Avant de se déshabiller, elle tire vite fait les rideaux. Balance le T-shirt et sa jupe longue ras des chevilles dans le panier de linge sale, se retrouve en culotte et soutif. Qu’est-ce qu’elle déteste son ventre qui recouvre la petite dentelle ornant le pourtour de son slip! Elle a beau connaître son corps par cœur, à force de s’évertuer à se cacher sous ses vêtements, elle est toujours gênée quand elle voit sa peau flasque, blanchâtre et ponctuée de cellulite. Pas étonnant qu’elle ne passe jamais beaucoup de temps sous la douche ni qu’elle ait toujours, pour faire l’amour, rechigné à se déshabiller intégralement ou insisté pour éteindre la lumière. Nue, elle se déteste. En sous-vêtements aussi: l’élastique crée une silhouette encore plus irrégulière, emmaillotant son gras et accentuant les trop-pleins non recouverts de tissu, comme si sa culotte de cheval croulante, ses poignées d’amour gorgées de rancune et ses bourrelets s’apprêtaient à lui sauter à la gorge. Ah là là, elle hait se regarder dans le miroir. Ce reflet lui sape le moral. Ses fesses tombantes, ses seins qui, sans soutien-gorge, s’écrouleraient. Au collège, elle avait entendu des copines raconter que, pour s’assurer que l’on n’avait pas les seins qui tombent, il suffisait de mettre en dessous un stylo. Si celui-ci restait coincé, on était condamnée. Elle avait opté pour une variante de ce test et niché un crayon à papier sous sa fesse. Il était resté calé là, n’avait pas bougé. Verdict écrasant.
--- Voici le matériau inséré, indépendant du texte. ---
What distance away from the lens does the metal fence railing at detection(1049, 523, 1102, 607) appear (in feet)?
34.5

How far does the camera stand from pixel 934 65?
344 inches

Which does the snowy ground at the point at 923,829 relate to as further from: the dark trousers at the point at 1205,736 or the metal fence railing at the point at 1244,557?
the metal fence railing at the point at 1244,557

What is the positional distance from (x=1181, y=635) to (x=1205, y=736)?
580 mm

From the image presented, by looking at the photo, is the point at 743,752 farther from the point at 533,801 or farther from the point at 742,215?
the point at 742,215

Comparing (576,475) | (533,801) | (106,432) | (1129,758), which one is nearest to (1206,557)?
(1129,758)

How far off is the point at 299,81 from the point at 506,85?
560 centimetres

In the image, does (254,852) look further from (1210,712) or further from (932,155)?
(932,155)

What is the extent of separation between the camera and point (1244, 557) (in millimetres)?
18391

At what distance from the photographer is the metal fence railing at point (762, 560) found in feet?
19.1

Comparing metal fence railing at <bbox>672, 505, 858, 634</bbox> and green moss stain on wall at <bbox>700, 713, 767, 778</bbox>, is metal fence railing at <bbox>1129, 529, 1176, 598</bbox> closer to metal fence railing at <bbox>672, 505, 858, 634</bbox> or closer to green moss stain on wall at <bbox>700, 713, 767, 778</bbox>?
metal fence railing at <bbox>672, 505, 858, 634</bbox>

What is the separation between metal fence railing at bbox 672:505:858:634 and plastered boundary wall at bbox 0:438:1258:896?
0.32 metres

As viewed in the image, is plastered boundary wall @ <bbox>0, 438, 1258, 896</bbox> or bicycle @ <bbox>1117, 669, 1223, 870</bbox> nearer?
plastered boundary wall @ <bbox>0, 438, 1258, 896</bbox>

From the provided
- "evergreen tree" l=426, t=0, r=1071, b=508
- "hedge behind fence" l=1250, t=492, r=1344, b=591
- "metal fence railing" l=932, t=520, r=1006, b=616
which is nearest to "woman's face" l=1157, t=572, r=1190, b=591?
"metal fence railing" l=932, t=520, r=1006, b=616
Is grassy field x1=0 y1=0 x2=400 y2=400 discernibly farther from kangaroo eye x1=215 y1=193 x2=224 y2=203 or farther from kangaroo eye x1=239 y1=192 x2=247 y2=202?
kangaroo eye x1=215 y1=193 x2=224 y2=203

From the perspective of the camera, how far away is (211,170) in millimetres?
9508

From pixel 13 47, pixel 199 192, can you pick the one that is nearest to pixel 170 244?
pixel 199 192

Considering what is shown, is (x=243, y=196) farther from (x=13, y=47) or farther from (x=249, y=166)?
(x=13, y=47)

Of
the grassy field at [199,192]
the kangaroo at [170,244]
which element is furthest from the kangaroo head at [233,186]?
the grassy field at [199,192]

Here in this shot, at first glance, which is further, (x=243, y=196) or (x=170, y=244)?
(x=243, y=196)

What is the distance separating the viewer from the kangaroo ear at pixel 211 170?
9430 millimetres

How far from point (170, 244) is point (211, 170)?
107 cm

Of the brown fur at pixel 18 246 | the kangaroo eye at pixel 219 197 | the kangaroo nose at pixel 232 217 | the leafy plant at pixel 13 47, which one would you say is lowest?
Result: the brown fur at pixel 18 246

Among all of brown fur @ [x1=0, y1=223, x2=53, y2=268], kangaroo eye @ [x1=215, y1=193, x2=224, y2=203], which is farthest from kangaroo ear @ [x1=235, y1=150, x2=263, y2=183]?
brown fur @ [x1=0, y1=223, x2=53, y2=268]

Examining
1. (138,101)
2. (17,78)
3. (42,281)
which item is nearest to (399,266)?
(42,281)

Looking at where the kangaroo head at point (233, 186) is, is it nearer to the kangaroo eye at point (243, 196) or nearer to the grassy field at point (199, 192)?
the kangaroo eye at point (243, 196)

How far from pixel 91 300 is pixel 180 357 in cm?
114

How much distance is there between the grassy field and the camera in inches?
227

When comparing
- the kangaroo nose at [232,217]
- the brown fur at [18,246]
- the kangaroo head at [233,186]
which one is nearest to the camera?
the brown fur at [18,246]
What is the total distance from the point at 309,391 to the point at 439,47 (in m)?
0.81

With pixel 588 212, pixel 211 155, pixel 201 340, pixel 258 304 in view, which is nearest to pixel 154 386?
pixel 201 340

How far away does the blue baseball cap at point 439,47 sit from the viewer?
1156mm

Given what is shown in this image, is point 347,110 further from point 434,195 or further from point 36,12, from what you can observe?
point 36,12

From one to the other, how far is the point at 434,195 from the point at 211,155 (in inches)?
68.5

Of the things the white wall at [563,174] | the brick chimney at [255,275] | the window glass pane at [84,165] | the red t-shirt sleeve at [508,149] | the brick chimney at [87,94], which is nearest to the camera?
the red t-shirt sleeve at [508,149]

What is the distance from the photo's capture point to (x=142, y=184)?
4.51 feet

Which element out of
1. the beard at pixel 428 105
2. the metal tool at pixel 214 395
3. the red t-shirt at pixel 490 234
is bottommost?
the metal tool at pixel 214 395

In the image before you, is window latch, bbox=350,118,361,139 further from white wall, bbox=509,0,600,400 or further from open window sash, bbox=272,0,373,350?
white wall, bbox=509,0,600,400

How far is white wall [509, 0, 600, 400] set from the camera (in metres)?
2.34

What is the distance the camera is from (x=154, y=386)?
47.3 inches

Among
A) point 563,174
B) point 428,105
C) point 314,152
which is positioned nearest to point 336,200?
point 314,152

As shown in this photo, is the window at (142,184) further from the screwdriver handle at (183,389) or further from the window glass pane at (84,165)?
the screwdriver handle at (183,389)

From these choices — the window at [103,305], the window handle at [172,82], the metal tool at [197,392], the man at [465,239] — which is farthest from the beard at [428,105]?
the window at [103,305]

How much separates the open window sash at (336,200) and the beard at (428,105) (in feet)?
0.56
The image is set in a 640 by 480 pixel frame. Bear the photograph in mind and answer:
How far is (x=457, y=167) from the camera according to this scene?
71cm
Bon, comment s’envelopper maintenant? Elle enfile une première tunique, lavande, mais elle n’est pas raccord avec sa peau blanche: toutes les veines de son buste ressortent et sillonnent vers l’embouchure de son décolleté. Elle retire la tunique en vitesse, la laisse glisser à terre. Next one. Elle en endosse une vert ficus. Le tissu satiné la compresse à l’aisselle. Risqué. Ça la fait déjà suer. Elle laisse tomber fiévreusement le vêtement. Au suivant. Bleu nuit. Boudinée au niveau des hanches sans même avoir enfilé de pantalon. Elle continue d’essayer fringue après fringue, à la va-vite. Rien ne lui va.
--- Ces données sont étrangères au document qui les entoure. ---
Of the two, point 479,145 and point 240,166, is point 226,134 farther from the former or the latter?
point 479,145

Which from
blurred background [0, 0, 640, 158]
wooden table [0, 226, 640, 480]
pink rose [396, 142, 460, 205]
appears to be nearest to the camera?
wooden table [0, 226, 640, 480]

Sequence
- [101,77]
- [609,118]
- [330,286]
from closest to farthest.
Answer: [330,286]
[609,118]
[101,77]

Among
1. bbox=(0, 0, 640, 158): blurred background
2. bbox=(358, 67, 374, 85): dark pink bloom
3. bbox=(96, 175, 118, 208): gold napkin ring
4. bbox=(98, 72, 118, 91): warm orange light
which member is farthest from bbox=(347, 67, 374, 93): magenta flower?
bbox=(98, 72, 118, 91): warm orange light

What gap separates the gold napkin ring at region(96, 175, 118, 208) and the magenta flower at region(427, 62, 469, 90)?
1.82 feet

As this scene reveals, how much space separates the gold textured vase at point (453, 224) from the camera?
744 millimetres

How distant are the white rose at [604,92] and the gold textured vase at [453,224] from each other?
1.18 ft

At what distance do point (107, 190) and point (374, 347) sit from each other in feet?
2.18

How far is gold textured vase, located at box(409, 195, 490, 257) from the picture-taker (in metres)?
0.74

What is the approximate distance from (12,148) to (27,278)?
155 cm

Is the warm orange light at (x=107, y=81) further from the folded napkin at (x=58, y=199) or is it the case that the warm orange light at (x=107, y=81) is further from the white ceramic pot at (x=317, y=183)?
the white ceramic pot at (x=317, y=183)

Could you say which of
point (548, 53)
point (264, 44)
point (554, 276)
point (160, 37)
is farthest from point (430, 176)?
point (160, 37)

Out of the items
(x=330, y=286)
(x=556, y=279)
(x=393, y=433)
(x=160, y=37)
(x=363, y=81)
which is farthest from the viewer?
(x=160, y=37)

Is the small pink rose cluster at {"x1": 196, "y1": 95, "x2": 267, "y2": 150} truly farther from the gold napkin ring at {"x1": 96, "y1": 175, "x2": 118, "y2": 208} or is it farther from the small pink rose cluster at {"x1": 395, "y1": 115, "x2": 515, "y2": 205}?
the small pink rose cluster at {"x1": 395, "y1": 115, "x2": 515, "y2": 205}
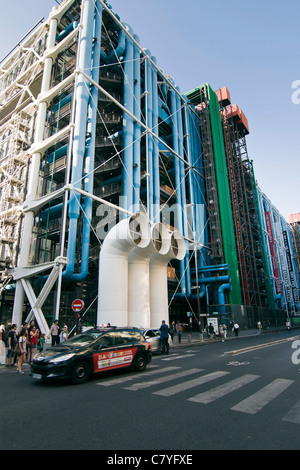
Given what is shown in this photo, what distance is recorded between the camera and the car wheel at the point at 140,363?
Answer: 9562 millimetres

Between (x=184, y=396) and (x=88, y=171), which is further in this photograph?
(x=88, y=171)

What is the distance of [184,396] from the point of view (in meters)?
6.09

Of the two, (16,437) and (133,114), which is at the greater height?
(133,114)

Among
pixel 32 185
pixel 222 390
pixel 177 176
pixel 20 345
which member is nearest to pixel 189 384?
pixel 222 390

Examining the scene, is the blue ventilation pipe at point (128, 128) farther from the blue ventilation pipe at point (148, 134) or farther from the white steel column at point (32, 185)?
the white steel column at point (32, 185)

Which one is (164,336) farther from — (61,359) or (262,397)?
(262,397)

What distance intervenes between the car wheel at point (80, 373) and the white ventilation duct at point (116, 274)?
32.8 feet

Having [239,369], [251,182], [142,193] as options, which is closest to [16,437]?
[239,369]

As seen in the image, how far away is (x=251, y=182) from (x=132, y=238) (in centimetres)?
4223

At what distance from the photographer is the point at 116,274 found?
737 inches

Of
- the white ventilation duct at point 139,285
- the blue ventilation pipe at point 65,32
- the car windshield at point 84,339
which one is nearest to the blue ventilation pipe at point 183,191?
the white ventilation duct at point 139,285

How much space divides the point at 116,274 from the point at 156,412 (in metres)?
13.9

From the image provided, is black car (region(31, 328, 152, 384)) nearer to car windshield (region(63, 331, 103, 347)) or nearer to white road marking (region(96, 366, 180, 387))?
car windshield (region(63, 331, 103, 347))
Le tas s’accumule à ses pieds. Elle a une soudaine envie de pleurer. Elle se sent comprimée dans des vêtements qui étaient encore à sa taille il y a quelques mois. Abattue, elle s’assied sur son lit. «Qu’est-ce que j’ai été conne d’accepter, je n’ai rien à me mettre…» L’étau se resserre dans sa poitrine. Elle songe avec regret que, si elle avait rencontré plus tard le charmant voisin, après l’opération, elle aurait eu toutes ses chances. Là, c’est mort.

Régime et collègues


À midi, elle est éreintée. En prenant la direction de la cantine, elle traverse le réfectoire où s’agitent les élèves: elle passe à côté de Nathan, le voit fixer avec désespoir le chiffre au fond de son verre. À lui la lourde tâche d’aller remplir le broc d’eau. Elle ouvre la porte vitrée de la salle dédiée aux adultes, il y a une place libre en bout de table, à gauche de Nathalie, une prof de physique-chimie toujours enthousiaste et un peu plus âgée qu’elle. Lucie l’apprécie, elle et son énergie contagieuse. Chaque année, sa collègue est partante pour organiser des sorties scolaires à la Cité des sciences. Elle aime montrer aux élèves les applications concrètes des formules qu’ils apprennent sur leurs paillasses. Eux apprécient ces sorties qui les aident à mémoriser les cours et à moins hésiter durant les contrôles. Nathalie lui fait signe de la main de se joindre au groupe. En face d’elle, se tient Hugues, le prof de techno, et à sa gauche Fiona, une prof d’arts plastiques passionnée, vers laquelle les regards et les oreilles de l’ensemble de la tablée sont tournés. Des gens plutôt sympathiques en général.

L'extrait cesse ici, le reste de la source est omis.